Armed with extensive US HIV/AIDS experience, Smith first traveled to Africa in 1994, visiting South Africa (just after apartheid ended) and Malawi to understand the pandemic’s epidemiology; meet with business and government leaders, charities and local organizations who saw the needs and wanted to develop strategic responses in the workplace; the faith community; local, district, regional and country-level leadership.  This global effort continued to 2001-02, during which CAFI received a large private sector grant to set up HIV/AIDS clinics for diagnosis, treatment, overall family-centered care, mother-to-child transmission prevention, orphan services, nutrition programs and local prevention education through schools and community organizations.   Sites were opened in Uganda, South Africa, Malawi and Zambia led by local organizations—most of them faith-based—building on existing health outreach and care programs.  

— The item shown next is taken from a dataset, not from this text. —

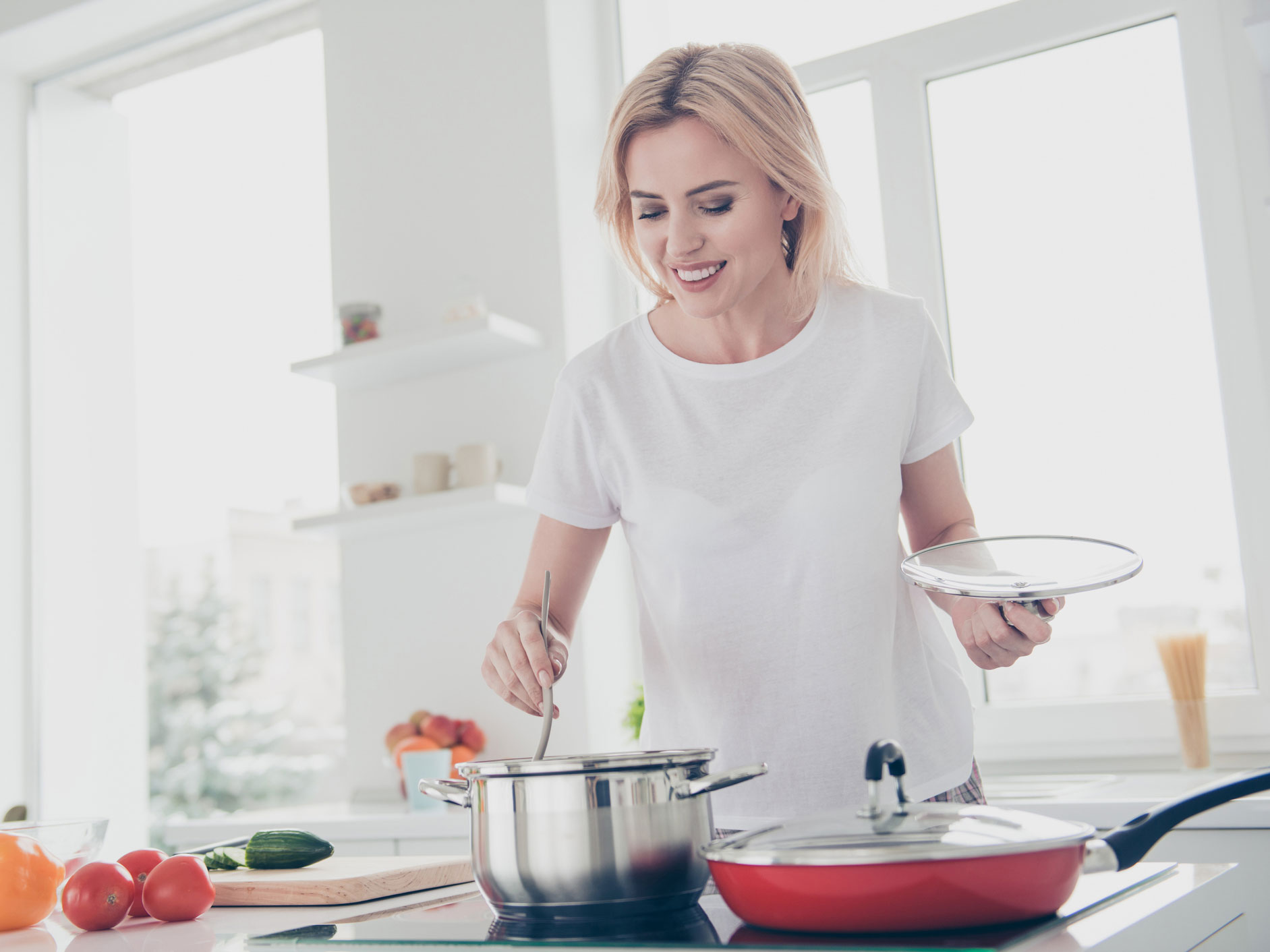 Woman cooking soup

In addition to local treatment sites, in 2002, Smith led two delegations to Uganda—the first nation to see a dramatic reduction in HIV/AIDS deaths. Delegations comprised of both private and public sector experts met with national health leaders, clinical researchers, epidemiologists, schools, local service organizations, community and faith leaders to better quantify existing challenges and potential solutions.  

This varied background fostered a broad understanding of both the domestic and global pandemicm  so when PEPFAR was announced by President Bush in 2003, Smith and CAFI were uniquely prepared to support it wholeheartedly, build effective partnerships, develop strategic plans to address multi-cultural issues,  and ensure sustainability of local partners to lead the program long-term.   

CAFI heartily thanks Friends of the Global Fight for recognizing Shepherd Smith’s contribution to global health over the past 38 years, for his personal dedication, commitment and sacrifice with the goal of saving millions of lives through these bold, innovative, effective and collaborative efforts.

(left to right)  CAFI founder and award recipient Shepherd Smith and his wife Anita have worked together to fight the HIV/AIDS pandemic since 1986.